## Request
Pick up the notebook passage on the DeepFool algorithm after its final line and keep writing it.

## Document passage

# Robustness of the obtained models to Adversarial Examples using the DeepFool algorithm for multi-class problems

## Introduction

This Jupyter notebook was created by Antónia Brito, António Cardoso and Pedro Sousa for the Machine Learning II (CC3043) course at University of Porto. It serves as a practical execution of the _DeepFool_ algorithm as an evaluation strategy for the robustness of the obtained models against adversarial examples.

## Authorship

- **Author:** Antónia Brito, António Cardoso, Pedro Sousa
- **University:** Faculty of Science from University of Porto
- **Course:** Machine Learning II (CC3043)
- **Date:** 05/12/2023


## The *DeepFool* Algorithm

Seyed-Mohsen Moosavi-Dezfooli, Alhussein Fawzi and Pascal Frossard published a paper proposing an algorithm entitled DeepFool to evaluate with a simple and accurate methodology the robustness of a classifier against adversarial examples ([link to the publication in PDF format](https://openaccess.thecvf.com/content_cvpr_2016/papers/Moosavi-Dezfooli_DeepFool_A_Simple_CVPR_2016_paper.pdf)).

For a given classifier and example, the algorithm is set to compute the minimal perturbation that is sufficient to change the estimated label. For the remainder of the section, the following notation will be used:

- $f$: a given classifier that outputs a vector with the probability distribution for the classification associated with its probability index.

- $x$: a given example.

- $X$: the domain of the examples.

- $T$: the domain of test examples available.

- $k$: a possible classification of the considered problem. Thus, the probability of the classification of an example $x$ to be $k$ is $f_k(x)$.

- $\hat{k}(x)$: the estimated classification of a given example. It is noted that $\hat{k}(x) = argmax_k( f_k(x) )$.

Entries from a data collection
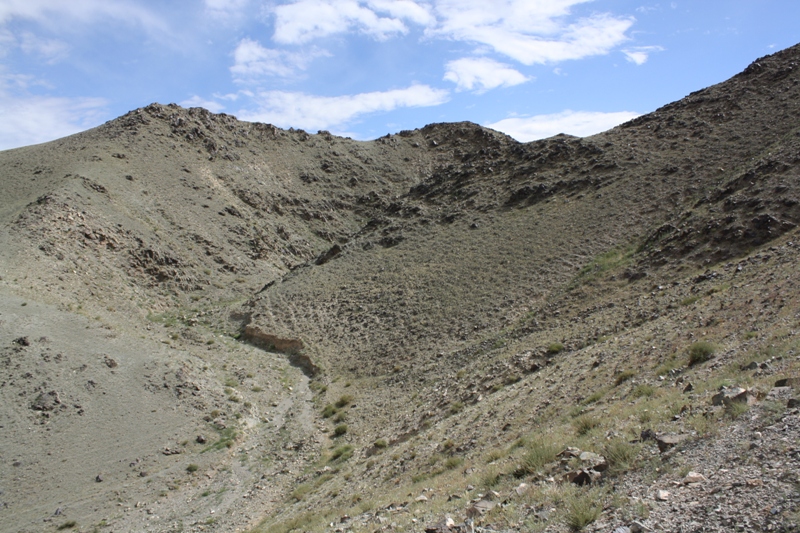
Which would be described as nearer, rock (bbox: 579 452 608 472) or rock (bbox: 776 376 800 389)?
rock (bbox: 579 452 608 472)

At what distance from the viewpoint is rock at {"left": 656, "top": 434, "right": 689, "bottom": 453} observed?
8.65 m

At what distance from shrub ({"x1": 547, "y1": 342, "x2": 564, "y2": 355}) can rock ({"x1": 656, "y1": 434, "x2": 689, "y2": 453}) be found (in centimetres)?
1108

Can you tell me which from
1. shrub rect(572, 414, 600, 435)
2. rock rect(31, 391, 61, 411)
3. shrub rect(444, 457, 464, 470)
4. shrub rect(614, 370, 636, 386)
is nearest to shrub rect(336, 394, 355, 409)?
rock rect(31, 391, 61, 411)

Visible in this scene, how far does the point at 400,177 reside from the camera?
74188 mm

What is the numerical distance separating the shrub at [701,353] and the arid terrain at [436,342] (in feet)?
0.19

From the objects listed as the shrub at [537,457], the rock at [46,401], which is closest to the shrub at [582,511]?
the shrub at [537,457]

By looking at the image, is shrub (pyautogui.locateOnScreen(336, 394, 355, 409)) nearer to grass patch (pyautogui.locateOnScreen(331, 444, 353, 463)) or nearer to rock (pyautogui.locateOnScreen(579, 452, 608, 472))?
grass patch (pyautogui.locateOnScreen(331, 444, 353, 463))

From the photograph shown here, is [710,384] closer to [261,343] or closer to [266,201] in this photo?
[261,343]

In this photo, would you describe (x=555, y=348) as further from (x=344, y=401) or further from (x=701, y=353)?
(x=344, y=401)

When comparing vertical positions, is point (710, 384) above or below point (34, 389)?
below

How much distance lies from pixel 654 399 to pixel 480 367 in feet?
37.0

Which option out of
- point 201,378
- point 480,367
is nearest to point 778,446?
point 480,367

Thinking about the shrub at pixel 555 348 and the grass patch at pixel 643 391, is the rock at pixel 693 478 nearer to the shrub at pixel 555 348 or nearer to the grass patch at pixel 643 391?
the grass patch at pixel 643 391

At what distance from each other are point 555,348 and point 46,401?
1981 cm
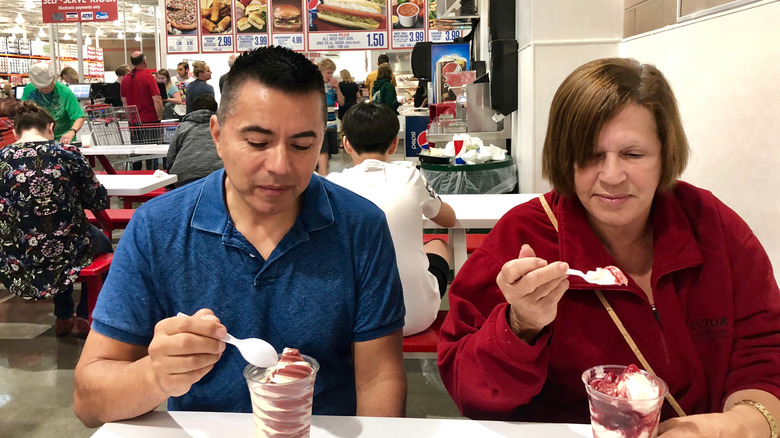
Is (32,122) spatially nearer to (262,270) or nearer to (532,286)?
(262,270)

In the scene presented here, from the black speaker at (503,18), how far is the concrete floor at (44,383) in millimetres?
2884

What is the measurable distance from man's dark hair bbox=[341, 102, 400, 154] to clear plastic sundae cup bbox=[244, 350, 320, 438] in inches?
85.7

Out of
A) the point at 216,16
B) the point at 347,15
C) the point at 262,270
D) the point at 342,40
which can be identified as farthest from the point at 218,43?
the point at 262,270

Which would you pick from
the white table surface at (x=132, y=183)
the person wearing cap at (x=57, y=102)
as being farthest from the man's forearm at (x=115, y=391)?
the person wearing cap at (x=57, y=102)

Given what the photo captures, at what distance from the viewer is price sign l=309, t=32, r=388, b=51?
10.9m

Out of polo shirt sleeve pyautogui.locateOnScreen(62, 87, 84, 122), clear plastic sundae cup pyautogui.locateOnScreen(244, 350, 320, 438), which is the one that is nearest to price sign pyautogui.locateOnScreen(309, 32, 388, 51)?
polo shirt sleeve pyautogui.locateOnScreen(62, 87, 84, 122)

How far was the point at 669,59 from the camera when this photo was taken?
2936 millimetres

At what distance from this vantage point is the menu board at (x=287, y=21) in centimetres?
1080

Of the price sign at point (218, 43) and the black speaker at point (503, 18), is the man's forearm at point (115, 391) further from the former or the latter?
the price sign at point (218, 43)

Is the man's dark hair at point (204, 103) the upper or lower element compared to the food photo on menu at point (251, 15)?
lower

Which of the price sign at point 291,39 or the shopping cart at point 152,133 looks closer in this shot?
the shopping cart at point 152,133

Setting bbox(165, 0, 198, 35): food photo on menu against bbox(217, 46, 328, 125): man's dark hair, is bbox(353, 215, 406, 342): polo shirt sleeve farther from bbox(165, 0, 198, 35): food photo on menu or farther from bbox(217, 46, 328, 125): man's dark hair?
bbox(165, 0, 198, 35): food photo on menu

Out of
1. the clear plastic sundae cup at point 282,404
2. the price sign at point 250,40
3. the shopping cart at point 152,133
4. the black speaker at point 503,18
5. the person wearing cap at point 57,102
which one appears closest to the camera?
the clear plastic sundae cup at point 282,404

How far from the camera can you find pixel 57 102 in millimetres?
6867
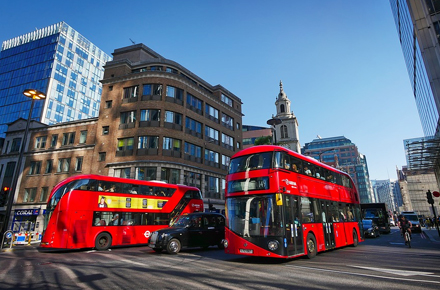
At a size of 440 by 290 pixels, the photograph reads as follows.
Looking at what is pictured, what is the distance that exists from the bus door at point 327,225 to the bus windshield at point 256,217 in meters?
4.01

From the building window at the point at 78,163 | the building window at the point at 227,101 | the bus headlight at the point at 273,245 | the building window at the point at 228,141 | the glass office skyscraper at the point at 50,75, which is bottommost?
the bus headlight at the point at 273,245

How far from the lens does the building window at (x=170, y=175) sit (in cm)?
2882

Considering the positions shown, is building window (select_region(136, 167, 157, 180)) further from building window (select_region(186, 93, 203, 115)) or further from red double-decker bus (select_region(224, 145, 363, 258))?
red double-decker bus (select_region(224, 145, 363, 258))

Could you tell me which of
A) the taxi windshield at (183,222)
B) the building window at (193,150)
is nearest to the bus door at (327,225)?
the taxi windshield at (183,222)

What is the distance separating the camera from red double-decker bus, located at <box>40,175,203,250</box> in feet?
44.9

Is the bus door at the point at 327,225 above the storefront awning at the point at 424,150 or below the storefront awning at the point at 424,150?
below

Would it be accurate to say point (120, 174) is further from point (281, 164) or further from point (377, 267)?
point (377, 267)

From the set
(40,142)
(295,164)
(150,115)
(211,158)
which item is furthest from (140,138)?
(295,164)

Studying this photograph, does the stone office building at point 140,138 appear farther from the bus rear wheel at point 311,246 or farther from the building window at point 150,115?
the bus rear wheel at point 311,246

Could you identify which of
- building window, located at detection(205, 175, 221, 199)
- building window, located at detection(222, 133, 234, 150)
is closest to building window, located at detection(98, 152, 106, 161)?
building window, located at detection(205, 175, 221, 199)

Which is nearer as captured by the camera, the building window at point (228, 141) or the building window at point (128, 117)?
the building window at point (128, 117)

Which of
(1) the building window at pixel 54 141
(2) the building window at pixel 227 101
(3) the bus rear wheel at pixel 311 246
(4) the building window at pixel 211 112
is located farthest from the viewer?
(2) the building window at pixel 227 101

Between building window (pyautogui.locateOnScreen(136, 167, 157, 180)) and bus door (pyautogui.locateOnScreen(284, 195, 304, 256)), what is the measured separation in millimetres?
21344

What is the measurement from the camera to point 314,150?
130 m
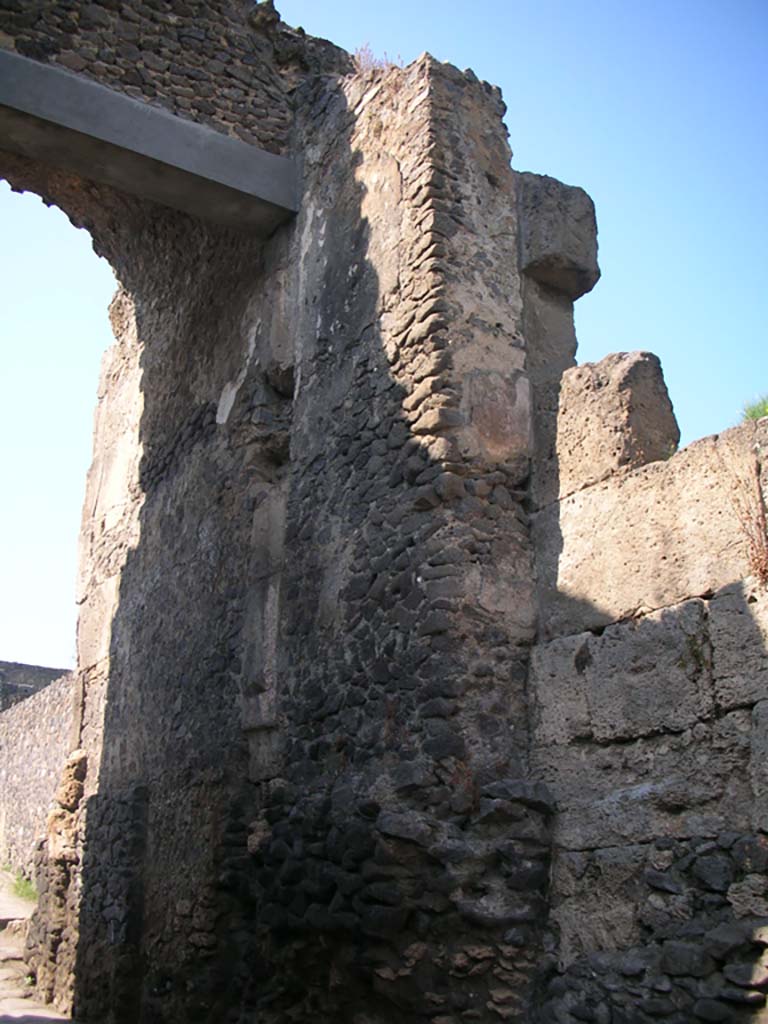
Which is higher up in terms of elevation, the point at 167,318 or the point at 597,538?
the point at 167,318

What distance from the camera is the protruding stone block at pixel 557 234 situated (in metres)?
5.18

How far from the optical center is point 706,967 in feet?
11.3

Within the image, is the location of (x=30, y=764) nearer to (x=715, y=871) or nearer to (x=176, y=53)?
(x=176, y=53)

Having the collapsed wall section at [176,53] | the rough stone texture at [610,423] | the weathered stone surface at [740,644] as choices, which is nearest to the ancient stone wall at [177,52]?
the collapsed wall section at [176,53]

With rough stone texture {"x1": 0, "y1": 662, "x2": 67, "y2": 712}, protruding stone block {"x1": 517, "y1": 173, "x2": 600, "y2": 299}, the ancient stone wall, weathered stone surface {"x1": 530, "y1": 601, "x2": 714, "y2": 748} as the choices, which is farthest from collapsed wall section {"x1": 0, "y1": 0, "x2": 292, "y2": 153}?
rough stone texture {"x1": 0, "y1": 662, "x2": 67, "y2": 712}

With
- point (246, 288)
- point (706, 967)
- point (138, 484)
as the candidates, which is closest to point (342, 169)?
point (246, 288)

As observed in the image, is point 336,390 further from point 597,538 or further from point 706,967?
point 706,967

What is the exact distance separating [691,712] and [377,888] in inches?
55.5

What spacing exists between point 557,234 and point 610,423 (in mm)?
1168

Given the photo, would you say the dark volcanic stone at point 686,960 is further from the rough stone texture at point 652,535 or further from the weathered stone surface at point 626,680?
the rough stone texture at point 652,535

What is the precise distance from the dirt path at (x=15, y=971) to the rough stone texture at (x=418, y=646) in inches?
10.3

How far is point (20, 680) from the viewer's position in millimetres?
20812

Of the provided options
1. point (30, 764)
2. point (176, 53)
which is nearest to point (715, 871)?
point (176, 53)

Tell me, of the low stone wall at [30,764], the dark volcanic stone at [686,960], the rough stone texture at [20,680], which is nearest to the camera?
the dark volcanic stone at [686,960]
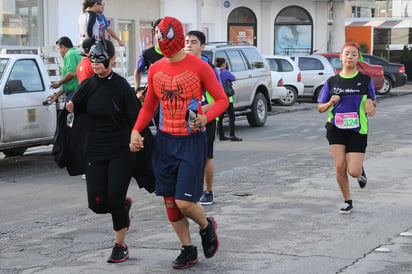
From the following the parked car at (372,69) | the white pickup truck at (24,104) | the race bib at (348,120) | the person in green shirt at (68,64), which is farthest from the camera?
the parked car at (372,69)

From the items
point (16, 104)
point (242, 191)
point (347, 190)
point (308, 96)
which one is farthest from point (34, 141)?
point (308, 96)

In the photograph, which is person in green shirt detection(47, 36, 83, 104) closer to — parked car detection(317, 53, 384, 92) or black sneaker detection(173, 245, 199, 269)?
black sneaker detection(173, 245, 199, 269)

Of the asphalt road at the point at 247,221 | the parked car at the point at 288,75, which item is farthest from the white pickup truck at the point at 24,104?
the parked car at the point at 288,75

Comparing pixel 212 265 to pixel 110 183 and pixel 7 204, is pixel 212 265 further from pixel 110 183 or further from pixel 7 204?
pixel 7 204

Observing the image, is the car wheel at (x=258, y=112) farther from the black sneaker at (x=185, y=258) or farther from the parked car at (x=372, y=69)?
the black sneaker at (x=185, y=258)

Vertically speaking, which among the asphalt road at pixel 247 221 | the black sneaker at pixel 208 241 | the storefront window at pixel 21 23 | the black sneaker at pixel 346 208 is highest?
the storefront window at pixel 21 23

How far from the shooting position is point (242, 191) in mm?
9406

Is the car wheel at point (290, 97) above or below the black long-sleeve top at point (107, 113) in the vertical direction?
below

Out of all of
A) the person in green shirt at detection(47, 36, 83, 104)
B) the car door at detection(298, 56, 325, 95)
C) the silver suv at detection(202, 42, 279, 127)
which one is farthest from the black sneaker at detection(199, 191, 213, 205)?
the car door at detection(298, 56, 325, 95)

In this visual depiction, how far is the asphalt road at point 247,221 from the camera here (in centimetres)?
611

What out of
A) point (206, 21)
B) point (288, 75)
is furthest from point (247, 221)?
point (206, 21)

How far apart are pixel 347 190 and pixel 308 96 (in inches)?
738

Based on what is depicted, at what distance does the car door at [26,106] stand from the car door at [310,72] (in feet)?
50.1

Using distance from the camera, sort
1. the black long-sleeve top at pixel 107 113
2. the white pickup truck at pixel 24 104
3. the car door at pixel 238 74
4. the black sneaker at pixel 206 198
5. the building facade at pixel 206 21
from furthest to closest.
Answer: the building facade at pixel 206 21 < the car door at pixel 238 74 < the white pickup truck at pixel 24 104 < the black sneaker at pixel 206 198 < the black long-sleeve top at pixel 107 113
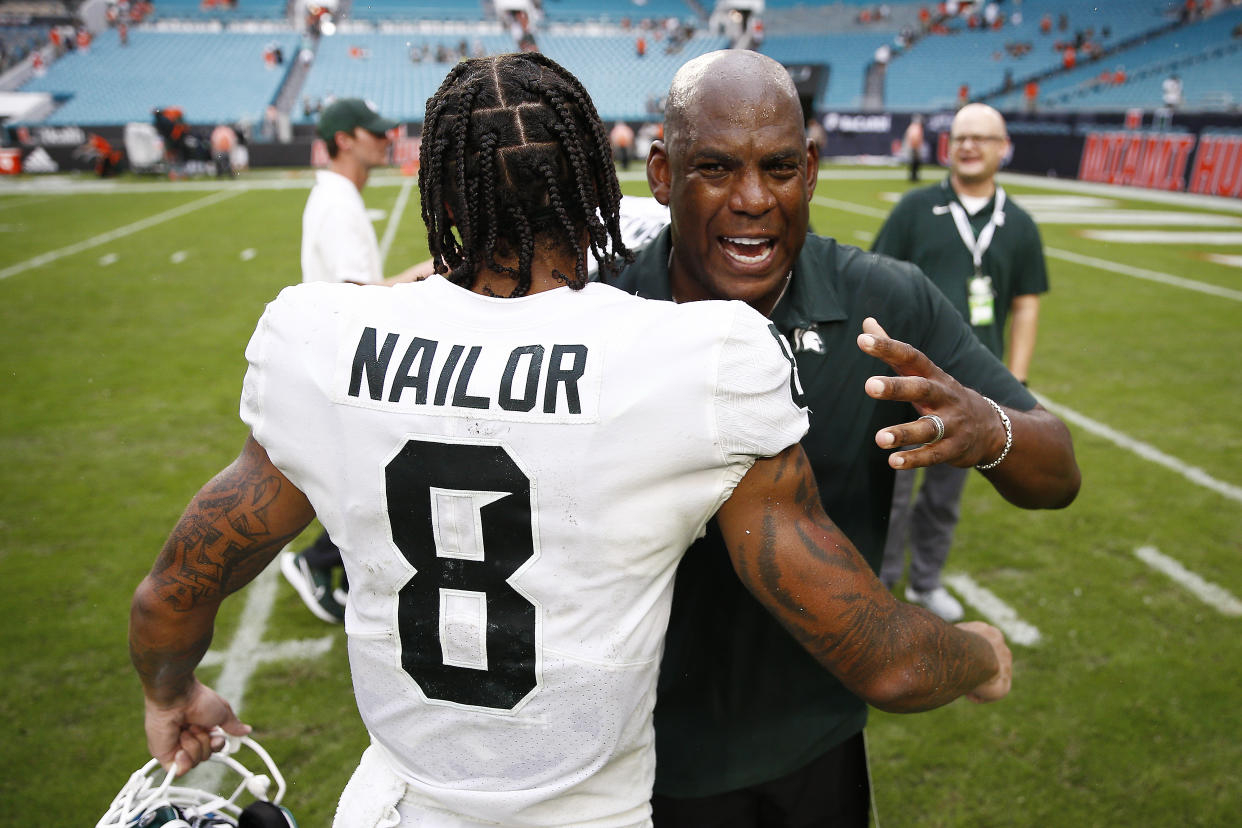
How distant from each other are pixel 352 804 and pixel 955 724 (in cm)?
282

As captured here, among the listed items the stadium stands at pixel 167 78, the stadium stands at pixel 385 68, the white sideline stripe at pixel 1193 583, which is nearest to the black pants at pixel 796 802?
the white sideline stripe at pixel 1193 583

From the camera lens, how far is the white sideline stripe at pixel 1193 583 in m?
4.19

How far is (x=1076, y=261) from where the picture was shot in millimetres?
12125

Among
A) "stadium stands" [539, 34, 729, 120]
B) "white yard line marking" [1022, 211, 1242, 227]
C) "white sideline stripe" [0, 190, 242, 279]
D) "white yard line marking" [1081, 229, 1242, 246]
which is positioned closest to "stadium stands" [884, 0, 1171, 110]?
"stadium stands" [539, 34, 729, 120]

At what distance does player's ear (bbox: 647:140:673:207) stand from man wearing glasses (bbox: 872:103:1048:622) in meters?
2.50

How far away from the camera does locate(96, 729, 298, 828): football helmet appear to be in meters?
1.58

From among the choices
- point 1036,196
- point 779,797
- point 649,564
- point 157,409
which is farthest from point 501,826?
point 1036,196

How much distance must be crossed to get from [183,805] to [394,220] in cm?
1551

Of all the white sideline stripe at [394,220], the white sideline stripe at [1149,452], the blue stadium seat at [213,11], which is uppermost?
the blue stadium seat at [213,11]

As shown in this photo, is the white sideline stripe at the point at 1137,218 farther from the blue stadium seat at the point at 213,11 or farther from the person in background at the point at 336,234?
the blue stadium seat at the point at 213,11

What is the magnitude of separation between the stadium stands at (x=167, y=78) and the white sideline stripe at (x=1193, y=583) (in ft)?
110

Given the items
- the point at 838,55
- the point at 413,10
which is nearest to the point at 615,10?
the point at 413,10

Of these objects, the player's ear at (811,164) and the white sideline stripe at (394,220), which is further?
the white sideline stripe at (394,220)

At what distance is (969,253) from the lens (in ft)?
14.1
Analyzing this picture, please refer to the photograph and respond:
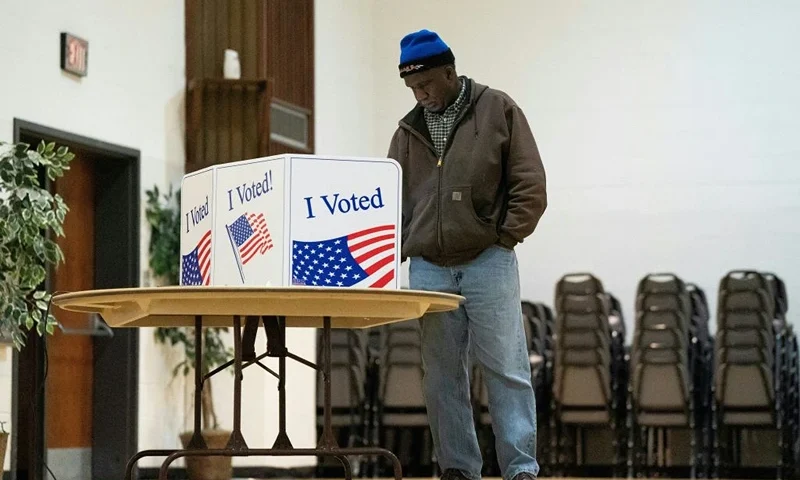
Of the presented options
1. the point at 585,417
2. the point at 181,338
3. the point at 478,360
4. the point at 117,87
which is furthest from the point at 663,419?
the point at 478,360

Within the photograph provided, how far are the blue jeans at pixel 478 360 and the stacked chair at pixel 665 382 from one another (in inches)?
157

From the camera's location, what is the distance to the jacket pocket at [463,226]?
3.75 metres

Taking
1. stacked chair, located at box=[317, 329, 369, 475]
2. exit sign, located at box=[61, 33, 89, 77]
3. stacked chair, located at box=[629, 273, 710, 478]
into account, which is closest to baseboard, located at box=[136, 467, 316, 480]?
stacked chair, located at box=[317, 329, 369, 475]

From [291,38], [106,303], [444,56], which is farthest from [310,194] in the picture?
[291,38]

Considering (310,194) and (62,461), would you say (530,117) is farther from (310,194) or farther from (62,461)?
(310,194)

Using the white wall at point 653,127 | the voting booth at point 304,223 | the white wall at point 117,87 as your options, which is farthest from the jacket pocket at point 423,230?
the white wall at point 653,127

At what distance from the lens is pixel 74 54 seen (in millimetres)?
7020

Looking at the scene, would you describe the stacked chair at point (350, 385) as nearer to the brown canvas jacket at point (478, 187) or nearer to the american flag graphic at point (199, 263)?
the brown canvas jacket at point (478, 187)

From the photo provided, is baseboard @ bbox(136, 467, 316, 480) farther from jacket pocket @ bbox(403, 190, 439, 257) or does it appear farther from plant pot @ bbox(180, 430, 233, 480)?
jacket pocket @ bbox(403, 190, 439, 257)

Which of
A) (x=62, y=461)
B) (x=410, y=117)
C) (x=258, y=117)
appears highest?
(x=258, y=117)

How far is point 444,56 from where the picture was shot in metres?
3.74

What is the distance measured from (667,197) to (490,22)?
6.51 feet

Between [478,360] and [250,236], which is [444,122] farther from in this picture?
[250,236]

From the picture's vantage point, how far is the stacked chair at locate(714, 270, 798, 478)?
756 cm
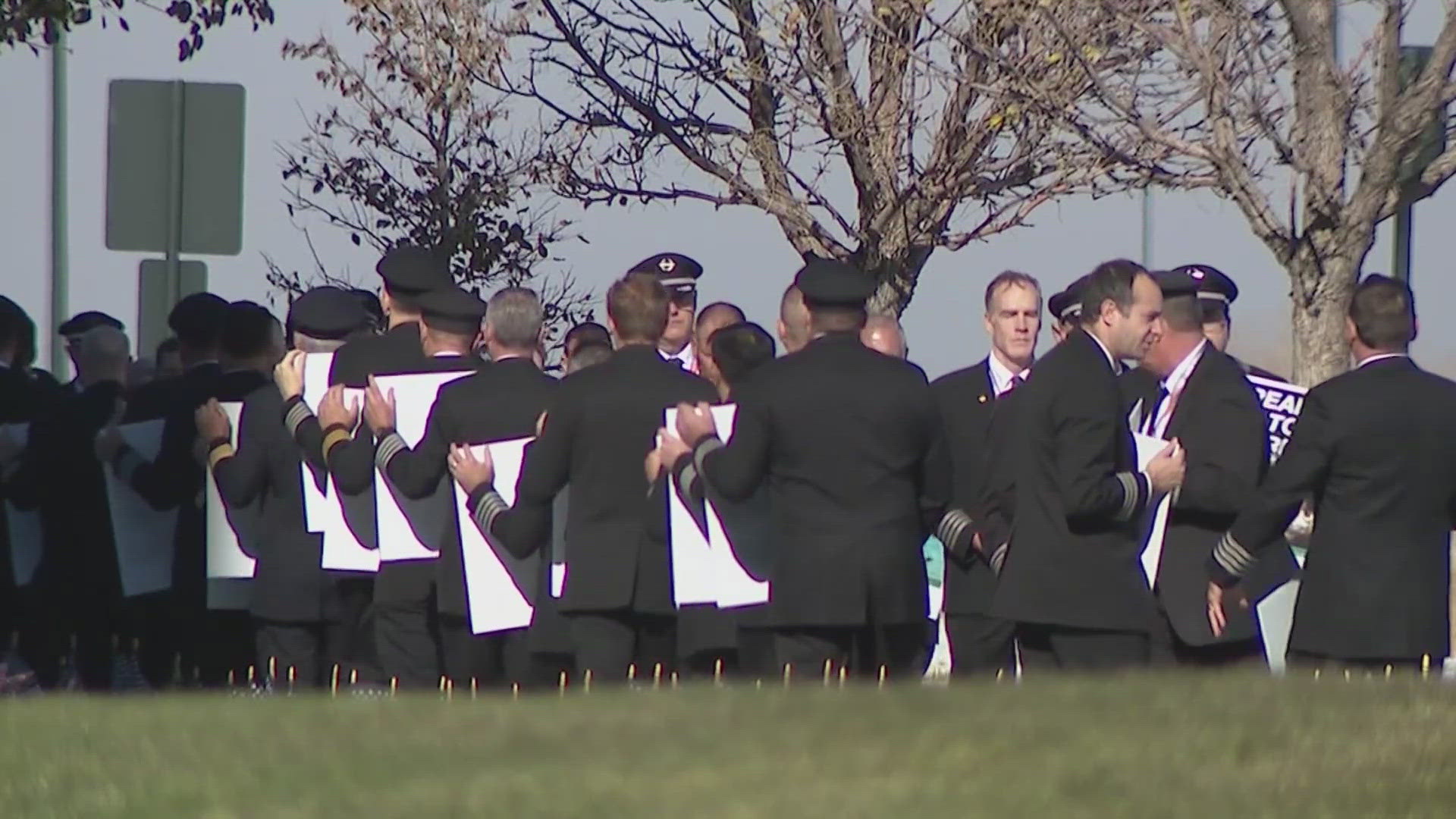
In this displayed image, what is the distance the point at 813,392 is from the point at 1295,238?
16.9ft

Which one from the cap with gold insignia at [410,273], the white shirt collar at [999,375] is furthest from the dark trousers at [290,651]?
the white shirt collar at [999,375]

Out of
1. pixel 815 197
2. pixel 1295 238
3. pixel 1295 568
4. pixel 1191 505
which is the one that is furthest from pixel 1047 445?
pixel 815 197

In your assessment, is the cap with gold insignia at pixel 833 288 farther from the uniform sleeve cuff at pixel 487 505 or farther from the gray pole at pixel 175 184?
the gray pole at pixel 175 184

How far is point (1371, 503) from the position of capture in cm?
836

## Exercise answer
- $\hat{r}(x)$: the minimal perturbation for which $\hat{k}(x) \ne \hat{k}(x+\hat{r}(x))$.

The DeepFool algorithm only outputs the value of the minimal perturbation $\hat{r}(x)$ of a given example $x$. The following pseudocode represents the DeepFool algorithm:

![DeepFool Algorithm](./deepfool_alg.png)

Finally, the proposed formal definition for the robustness to adversarial examples of a given classifier is the expected value over the domain of examples for the norm of the minimal perturbation for an example divided by the norm of that same example. For practical purposes, the aforementioned expected value is approximated to the mean value for all examples in the available test domain of the classifier:

$\rho_{adv}(f) = 𝔼_X \frac{||\hat{r}(x)||_2}{||x||_2} ≈ \frac{1}{|T|} ∑_{x\in T} \frac{||\hat{r}(x)||_2}{||x||_2}$


In [1]:
# this notebook was entirely run using Google Colab
# to access the models' data through a cloud drive, this initial code block was needed
from google.colab import drive
drive.mount('/content/drive')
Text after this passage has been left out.